An optimistic Louis Le Portz flashed a broad smile as he contemplated the opening of this week’s Le Bourget salon just a few weeks prior to the event. He knows that his first stab as commissaire général, or commissioner, of the biennial Paris Air Show marks a recovery from four gloomy years of aerospace industry decline and a return to something resembling the conditions exhibitors enjoyed prior to the Sept. 11, 2001 terrorist attacks.
“Despite the weakness of the dollar, the Americans are back. We have more exhibitors and better facilities than in 2003 and the world’s newest and most prestigious aircraft are on display here, including the Airbus A380,” he said.
In reply to the challenge to keep exhibitors’ costs down, the Le Bourget event has been reduced from nine to seven days. The traditional opening weekend has been scrapped and the show begins officially with its inauguration today by French President Jacques Chirac. The first four days are dedicated to the professionals and the public days run from Friday to Sunday.
Le Portz has been head of Paris show organizer SIAE since July 2003. Until Dec. 31, 2004, he was also president and CEO of landing gear specialist Messier-Dowty. He told Aviation International News that SIAE, a 100 percent subsidiary of French aerospace industries association GIFAS, has adopted a “new strategy to work more closely with its customers to alleviate the difference in value between the U.S. dollar and the euro.” SIAE carried out a survey among the industry players and spoke with similar organizations in Europe and North America to examine complaints regarding Le Bourget 2003 and consider suggested improvements.
Le Portz’s wants to give international trade visitors more comprehensive information and a better welcome. “We have stepped up our marketing efforts and are keeping down fixed costs, such as stand and chalet rental and static display areas, by limiting increases to three percent in line with France’s inflation rate since 2003,” he said. “We have simplified procedures, including in billing, providing exhibitors with a single point of contact in their administrative dealings. And we have reduced the show’s length from its traditional nine days to seven.”
SIAE has secured arrangements with several Paris hotels for 20- to 30-percent reductions and an exclusive deal with Air France for air fare discounts of up to 45 percent for Paris Air Show attendees. New business methods include setting up customer care and technical issues divisions and the appointment of four sales directors with geographical responsibility to assist customers.
The police are cooperating with SIAE on security within the show site, including providing uniformed police officers.

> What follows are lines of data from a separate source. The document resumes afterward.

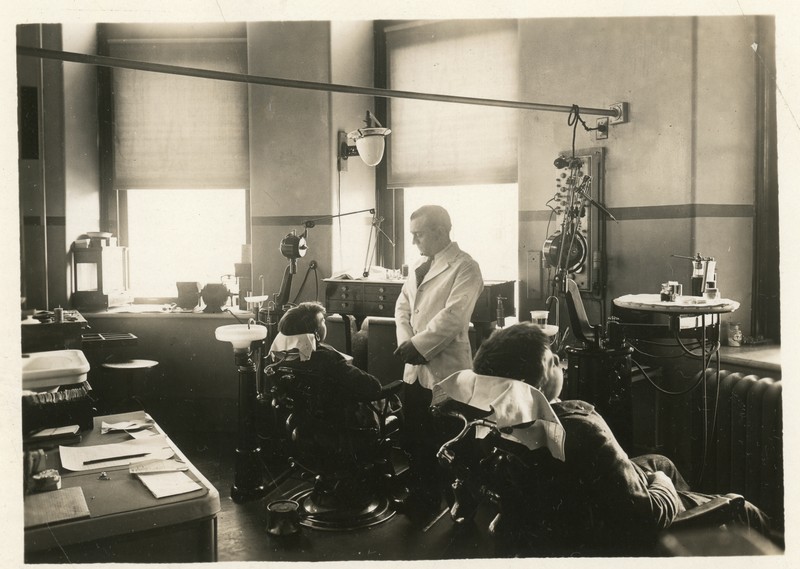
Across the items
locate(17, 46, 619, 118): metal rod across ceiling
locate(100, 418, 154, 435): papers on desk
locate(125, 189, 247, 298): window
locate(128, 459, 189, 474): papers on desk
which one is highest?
locate(17, 46, 619, 118): metal rod across ceiling

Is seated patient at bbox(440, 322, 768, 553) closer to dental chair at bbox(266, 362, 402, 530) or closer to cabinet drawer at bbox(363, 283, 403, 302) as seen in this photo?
dental chair at bbox(266, 362, 402, 530)

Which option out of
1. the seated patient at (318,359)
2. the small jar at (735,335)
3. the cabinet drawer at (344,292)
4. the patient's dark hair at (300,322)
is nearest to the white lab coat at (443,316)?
the seated patient at (318,359)

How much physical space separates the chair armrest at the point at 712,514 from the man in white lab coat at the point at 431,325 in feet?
4.84

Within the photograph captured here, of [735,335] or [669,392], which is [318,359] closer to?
[669,392]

The organizers also have made efforts to improve transportation access to Le Bourget, something that has always been a problem. In addition dedicated shuttles from several Paris hotels, a shuttle and bus route (No. 152) link the show to the Le Bourget RER suburban rail station, which has direct lines to both central Paris and Charles de Gaulle Airport. The No. 350 bus from Paris stops at the exhibition entrance. And Helifrance is offering a VIP rotorcraft service that takes 15 minutes from Paris’ downtown heliport to the show site and includes chauffeured transfer to the chalet areas.
While the 2003 show suffered from the effects of the downturn in the aerospace sector, the absence of U.S. and Russian military aircraft and the consequences of the SARS epidemic on Asian visitors, Le Portz exuded optimism about for this year’s show. “Like a vintage year for French wine, everything points to an exceptional Paris Air Show in 2005,” Le Portz said.
The U.S. aerospace industry is back in force at the U.S. pavilion in Hall 3, including Bell Helicopter, Gulfstream Aerospace, the Department of Defense, Lockheed, Northrop Grumman and Raytheon. More than 1,860 exhibitors have registered, compared to 1,733 in 2003. A new 32,000-sq-ft Hall 6 has been built to help accommodate them. In addition to a larger number of U.S. companies attending, China, Turkey and the Ukraine have increased their industry presence. The number of countries represented here is 42–one more than in 2003, with Qatar, Morocco, Slovakia and Pakistan attending for the first time.
Hall 1/2, as usual, accommodates the national stands of Western European countries. An old temporary building has been replaced by a new, bigger and better lit Hall 4/5, which for the first time is housing major international groups such as Rolls-Royce, UTC and Goodrich. It also features a dedicated area for UAV-drones and small and medium-sized European companies arranged by region.